#### [SCHRIFTLICHE AUFGABE A]
Welche Stelle nahm Lawrence Durrell laut dem Textabschnitt über sein Zypernbuch schließlich an, nachdem er Englisch am Gymnasium in Nikosia unterrichtet hatte?
#### [SCHRIFTLICHE AUFGABE B]
Führe den Textabschnitt über Durrells Zypernbuch im Anschluss an seinen letzten Satz weiter.

#### [AUSGEWÄHLTER TEXTABSCHNITT]
--------

Lawrence Durrell, Bittere Limonen. Erlebtes Cypern

(Erschienen 1957)

1953 ging Lawrence Durrell als Privatmann nach Zypern, das damals noch britische Kolonie war, und kaufte in einem kleinen Dorf ein altes Haus. Als ihm das Geld ausging, unterrichtete er Englisch am Gymnasium in Nikosia, schließlich nahm er ein Stellenangebot als Presseberater der englischen Kolonialregierung an. „So kann ich behaupten, dass ich die Entwicklung der Tragödie dieses Landes sowohl von der Dorftaverne wie vom Regierungspalast aus beobachtet habe“, schreibt er im Vorwort und fährt fort: „Ich habe mich bemüht, sie durch meine Figuren zu veranschaulichen und sie weniger aus politischem als aus individuellem Blickwinkel zu betrachten; denn es lag mir daran, das Buch von Kleinlichem und Verächtlichem freizuhalten in der Hoffnung, dass es noch lesenswert sein möge, wenn die gegenwärtigen Missverständnisse längst überwunden sind, und das wird früher oder später geschehen.“

Durrell ist ein weit gereister Mann, spricht Griechisch und vermag sich Freundschaften zu erobern mit seiner profunden Kenntnis der griechischen Sprache und der byzantinischen Geschichte und Kultur, seiner warmherzigen und offenen Art und seinem Geschick, Misstrauen und Ablehnung den Wind aus den Segeln zu nehmen mit Sätzen wie diesem: „Nachbar, ich bin hergekommen, um bei euch zu leben. Ich weiß, was griechische Gastfreundschaft ist. Und Sie sollen wissen, dass ich stets bereit bin, meinem Nachbarn beizustehen. Überall im Ort hat man mir erzählt, was für ein guter und ehrenhafter Bauer Sie sind.“
Und auch türkische Zyprer weiß er zu nehmen: „ ‚Ich habe nichts zu bieten als Dankbarkeit und Freundschaft. Ich bitte Sie als türkischen Gentleman, mir zu helfen.‘ (…) Ich sah, dass ich einen diplomatischen Coup gelandet hatte, weil ich ganz auf das eiserne Gesetz der Gastfreundschaft setzte, das in der Levante die Grundlage aller Beziehungen ist. Mehr noch, glaube ich, wendete das magische Wort ‚Gentleman‘ die Dinge zu meinen Gunsten… Durch eine einzige taktvolle Ansprache hatte ich mir einen treuen Freund erworben.“

Das Buch liest sich süffig, ist wortgewandt und anschaulich in einem sanft dahinplätscherndem Stil geschrieben und enthält en passant sehr viel Wissenswertes über Land und Leute („…große Bogentüren mit bäuerlichen Mustern, die noch schwache Spuren eines venezianischen Einflusses zeigten“; „…das von Rimbaud erbaute Haus“ etc.). Durrell beschreibt herrlich witzige Szenen ebenso wie groteske, absurde Ereignisse, immer grundiert von einer Mitmenschlichkeit, die jede seiner persönlichen Begegnungen durchzieht.

--------

(In einem Datensatz enthaltene Einträge)
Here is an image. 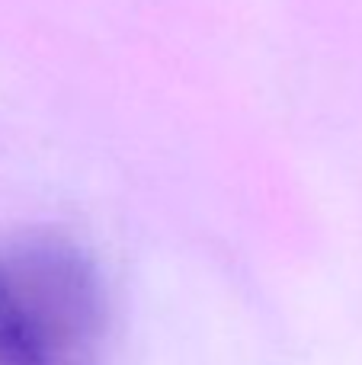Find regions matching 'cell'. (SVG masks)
<instances>
[{
    "instance_id": "cell-1",
    "label": "cell",
    "mask_w": 362,
    "mask_h": 365,
    "mask_svg": "<svg viewBox=\"0 0 362 365\" xmlns=\"http://www.w3.org/2000/svg\"><path fill=\"white\" fill-rule=\"evenodd\" d=\"M42 365H96L103 349V292L90 263L61 240H23L0 253Z\"/></svg>"
},
{
    "instance_id": "cell-2",
    "label": "cell",
    "mask_w": 362,
    "mask_h": 365,
    "mask_svg": "<svg viewBox=\"0 0 362 365\" xmlns=\"http://www.w3.org/2000/svg\"><path fill=\"white\" fill-rule=\"evenodd\" d=\"M0 365H42L4 266H0Z\"/></svg>"
}]
</instances>
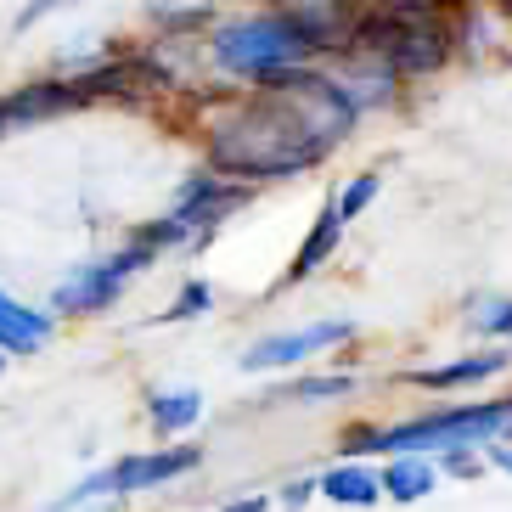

--------

#### [ERGEBNIS DER AUFGABE A]
Er nahm ein Stellenangebot als Presseberater der englischen Kolonialregierung an.

#### [ERGEBNIS DER AUFGABE B]
Die Freundschaften mit Zyprern bleiben bestehen, wenn sie auch ab ungefähr der Hälfte des Buches (1955) überlagert werden durch die Schilderung des Aufkommens der griechisch-zypriotischen Untergrundarmee EOKA und deren Kampf mit Terrorakten und Anschlägen gegen die britische Kolonialmacht. Mitunter scheint dann doch eine patriarchalisch-gutmütig-herablassende Art auf in der Darstellung der Inselbewohner, andererseits aber verdeutlicht Durrells Innenansicht der Kolonialverwaltung auch die „Halsstarrigkeit“ und „Ignoranz“ der Kolonialmacht und die „Unfähigkeit, Cypern ohne das Kolonialschema zu sehen“, soll heißen das Zypernproblem als ein mehrdimensionales zu erkennen, an dem neben Zypern und Großbritannien mindestens noch Griechenland und die Türkei beteiligt sind.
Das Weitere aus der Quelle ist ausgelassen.